The unorthodox (some would say heretical) blending of Syrah and Bordeaux varieties was once limited to adulterated 19th-century Bordeaux or Australian efforts to curb Shiraz’s exuberance with some minty Cabernet freshness. Now the pairing is having a moment in China, where wines as lofty as Ao Yun – the prestige cuvée grown some 2,500m above sea level in the Himalayas – feature a characterful dash of Syrah in their otherwise Bordeaux-influenced blends.
To date, Syrah has barely played any role in the fine wines of a country evidently bent on competing with the world’s greatest
This is especially notable because, to date, Syrah has barely played any role in the fine wines of a country evidently bent on competing with the world’s greatest. Syrah has been harnessed in Bordeaux-style blends from coastal Tuscany to Napa to Stellenbosch, but usually just to replace Merlot as a contributor of mid-palate flesh to Cabernet’s notoriously skeletal frame. Ao Yun winemaker Maxence Dulou, while inspired by Aussie Cab/Shiraz, told me that in his terroir, the Syrah helps lift the blend, adding some verticality and a sparkle of floral and spicy aromatics. In other words, it adds some genuine Syrah class rather than simply filling out the middle.

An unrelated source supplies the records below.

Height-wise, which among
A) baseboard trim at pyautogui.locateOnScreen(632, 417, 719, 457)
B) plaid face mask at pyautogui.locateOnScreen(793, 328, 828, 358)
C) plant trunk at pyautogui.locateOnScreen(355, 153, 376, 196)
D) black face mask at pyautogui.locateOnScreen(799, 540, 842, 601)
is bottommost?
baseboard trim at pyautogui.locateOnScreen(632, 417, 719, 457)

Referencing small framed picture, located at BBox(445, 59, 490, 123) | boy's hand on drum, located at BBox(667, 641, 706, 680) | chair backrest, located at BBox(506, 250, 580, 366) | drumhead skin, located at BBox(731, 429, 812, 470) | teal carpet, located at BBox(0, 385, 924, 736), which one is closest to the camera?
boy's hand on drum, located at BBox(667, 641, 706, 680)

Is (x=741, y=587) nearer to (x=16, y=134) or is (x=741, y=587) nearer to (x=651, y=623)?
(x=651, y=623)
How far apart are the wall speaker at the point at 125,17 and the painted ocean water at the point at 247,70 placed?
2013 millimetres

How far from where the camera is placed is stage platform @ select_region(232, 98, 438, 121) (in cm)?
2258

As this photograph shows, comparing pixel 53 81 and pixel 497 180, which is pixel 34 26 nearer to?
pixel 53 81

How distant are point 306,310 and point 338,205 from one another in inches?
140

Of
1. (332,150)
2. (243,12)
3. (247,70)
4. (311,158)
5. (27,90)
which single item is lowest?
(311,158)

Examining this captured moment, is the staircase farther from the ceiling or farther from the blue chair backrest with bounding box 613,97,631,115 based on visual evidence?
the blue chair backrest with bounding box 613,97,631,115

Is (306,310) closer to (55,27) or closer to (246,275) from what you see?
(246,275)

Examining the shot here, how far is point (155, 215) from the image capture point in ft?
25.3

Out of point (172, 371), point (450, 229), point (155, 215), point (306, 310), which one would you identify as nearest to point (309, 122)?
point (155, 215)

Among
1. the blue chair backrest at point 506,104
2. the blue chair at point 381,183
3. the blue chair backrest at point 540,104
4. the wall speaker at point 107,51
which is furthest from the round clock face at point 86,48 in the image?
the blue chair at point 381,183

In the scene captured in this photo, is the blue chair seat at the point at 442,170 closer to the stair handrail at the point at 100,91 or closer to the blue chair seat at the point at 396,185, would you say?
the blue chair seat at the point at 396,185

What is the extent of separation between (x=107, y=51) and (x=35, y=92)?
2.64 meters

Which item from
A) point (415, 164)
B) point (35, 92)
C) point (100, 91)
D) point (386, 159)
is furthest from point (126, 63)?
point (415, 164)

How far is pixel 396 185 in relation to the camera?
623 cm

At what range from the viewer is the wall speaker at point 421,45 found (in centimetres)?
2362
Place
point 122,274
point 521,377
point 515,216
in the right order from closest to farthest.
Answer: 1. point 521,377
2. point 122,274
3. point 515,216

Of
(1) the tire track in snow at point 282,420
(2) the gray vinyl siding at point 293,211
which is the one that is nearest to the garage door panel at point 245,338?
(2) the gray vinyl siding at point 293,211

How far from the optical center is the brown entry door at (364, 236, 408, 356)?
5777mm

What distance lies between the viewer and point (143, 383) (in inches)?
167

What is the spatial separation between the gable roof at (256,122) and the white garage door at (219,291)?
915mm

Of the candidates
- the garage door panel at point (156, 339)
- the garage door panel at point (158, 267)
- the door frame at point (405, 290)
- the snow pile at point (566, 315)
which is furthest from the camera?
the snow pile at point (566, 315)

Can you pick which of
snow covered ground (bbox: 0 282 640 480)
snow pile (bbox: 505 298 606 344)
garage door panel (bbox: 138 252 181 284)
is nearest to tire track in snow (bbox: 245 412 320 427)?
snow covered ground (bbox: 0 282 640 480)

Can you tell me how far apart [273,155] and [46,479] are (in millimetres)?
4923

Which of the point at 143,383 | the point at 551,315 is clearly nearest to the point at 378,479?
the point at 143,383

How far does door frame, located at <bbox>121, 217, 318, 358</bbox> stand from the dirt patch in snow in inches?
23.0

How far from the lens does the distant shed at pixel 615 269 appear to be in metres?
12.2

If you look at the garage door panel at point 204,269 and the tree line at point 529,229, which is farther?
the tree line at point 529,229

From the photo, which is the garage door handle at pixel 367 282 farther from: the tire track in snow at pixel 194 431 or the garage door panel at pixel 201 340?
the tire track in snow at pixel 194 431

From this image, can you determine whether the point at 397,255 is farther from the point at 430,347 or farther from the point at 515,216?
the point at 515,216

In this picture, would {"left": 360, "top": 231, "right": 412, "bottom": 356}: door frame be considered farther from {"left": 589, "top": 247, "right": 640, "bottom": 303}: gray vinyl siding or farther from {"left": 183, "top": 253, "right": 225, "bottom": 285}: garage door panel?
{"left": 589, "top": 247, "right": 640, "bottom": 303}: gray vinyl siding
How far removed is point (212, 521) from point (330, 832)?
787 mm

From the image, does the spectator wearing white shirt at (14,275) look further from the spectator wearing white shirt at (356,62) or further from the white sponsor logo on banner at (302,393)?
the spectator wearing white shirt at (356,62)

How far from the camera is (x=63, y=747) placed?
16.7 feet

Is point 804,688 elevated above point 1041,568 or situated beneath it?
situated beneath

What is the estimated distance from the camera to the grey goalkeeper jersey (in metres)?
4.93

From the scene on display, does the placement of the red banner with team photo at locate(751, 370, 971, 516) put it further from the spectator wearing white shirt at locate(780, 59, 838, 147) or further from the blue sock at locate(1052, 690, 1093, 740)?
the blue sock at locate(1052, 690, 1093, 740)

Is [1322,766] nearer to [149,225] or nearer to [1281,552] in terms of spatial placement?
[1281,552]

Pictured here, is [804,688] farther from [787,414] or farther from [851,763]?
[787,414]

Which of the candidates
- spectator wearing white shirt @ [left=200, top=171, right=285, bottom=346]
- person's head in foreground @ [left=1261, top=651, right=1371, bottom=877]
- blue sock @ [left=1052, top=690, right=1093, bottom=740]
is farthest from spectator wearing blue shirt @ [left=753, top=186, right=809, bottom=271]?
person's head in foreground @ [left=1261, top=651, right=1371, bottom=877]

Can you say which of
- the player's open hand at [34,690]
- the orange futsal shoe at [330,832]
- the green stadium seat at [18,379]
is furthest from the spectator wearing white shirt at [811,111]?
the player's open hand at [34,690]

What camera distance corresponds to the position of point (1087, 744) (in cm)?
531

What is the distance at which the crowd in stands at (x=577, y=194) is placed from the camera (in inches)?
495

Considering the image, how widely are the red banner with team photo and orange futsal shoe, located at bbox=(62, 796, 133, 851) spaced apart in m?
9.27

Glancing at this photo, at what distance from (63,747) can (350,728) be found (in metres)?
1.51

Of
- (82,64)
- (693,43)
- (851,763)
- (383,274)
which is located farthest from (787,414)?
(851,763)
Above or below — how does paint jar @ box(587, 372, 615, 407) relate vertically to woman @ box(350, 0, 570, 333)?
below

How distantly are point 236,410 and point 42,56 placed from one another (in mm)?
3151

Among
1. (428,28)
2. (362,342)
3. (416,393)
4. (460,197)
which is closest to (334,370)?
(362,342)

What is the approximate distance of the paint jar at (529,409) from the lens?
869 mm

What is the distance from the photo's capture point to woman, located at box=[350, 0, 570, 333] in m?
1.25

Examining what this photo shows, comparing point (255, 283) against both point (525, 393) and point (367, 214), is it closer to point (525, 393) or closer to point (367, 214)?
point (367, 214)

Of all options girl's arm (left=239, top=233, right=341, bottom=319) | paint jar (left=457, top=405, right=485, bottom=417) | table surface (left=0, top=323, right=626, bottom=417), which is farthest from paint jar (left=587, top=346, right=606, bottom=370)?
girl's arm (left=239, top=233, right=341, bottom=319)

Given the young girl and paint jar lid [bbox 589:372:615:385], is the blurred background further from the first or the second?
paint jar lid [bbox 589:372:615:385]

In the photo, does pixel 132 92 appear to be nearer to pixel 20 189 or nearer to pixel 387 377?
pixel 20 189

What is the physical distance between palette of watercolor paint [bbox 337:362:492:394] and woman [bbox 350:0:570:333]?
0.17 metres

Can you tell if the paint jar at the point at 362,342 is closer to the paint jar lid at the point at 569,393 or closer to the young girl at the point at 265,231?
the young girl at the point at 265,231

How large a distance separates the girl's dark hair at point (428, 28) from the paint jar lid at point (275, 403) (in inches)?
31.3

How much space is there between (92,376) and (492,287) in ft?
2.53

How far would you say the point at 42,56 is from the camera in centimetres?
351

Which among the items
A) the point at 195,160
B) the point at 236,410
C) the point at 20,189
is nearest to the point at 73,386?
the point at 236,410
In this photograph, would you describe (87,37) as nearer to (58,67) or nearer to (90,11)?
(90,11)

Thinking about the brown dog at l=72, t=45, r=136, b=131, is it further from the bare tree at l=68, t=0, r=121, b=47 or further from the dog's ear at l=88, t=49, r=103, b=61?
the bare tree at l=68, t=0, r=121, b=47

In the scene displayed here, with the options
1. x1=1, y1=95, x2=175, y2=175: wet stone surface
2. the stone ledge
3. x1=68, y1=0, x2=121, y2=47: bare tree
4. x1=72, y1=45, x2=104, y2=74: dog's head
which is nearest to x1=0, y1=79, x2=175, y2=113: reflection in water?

The second major exception to the fine wine world’s indifference to Syrah (again, not Shiraz) is the growing contingent of fine cool-climate Syrahs, covered extensively in the latest issue of the Club Oenologique magazine by Natasha Hughes MW. Personally, I feel that New Zealand has an especially strong hand to play here, though perhaps I’m biased, having spent a great deal more time in New Zealand lately than in any other major contender. (Examples from lands as disparate as Valais in Switzerland [Germanier’s] and Nagano in Japan [Mercian’s] have also left me much heartened.) Until now, New Zealand producers’ tall-poppy anxiety may have helped keep prices moderate, which has potentially further embedded the sense that Syrah (unlike Shiraz) is simply not ready for serious price tags.
Fortunately, these lights may be about to be uncovered from their bushels, with marquee names such as Trinity Hill and Craggy Range shining brightly with their radiant Homage and Le Sol respectively, while the quieter handiwork of Kusuda, Bilancia and Sam Harrop bowls over the few lucky enough to lay hands on bottles. Nobody is saying that Syrah is going to be the new Pinot Noir – and I wouldn’t wish that fate on my fellow Syrah-philes – but I can certainly see a growing respect for the wine lover who brings to dinner not a Vosne-Romanée or Russian River Pinot but a svelte Syrah of immense character and soul.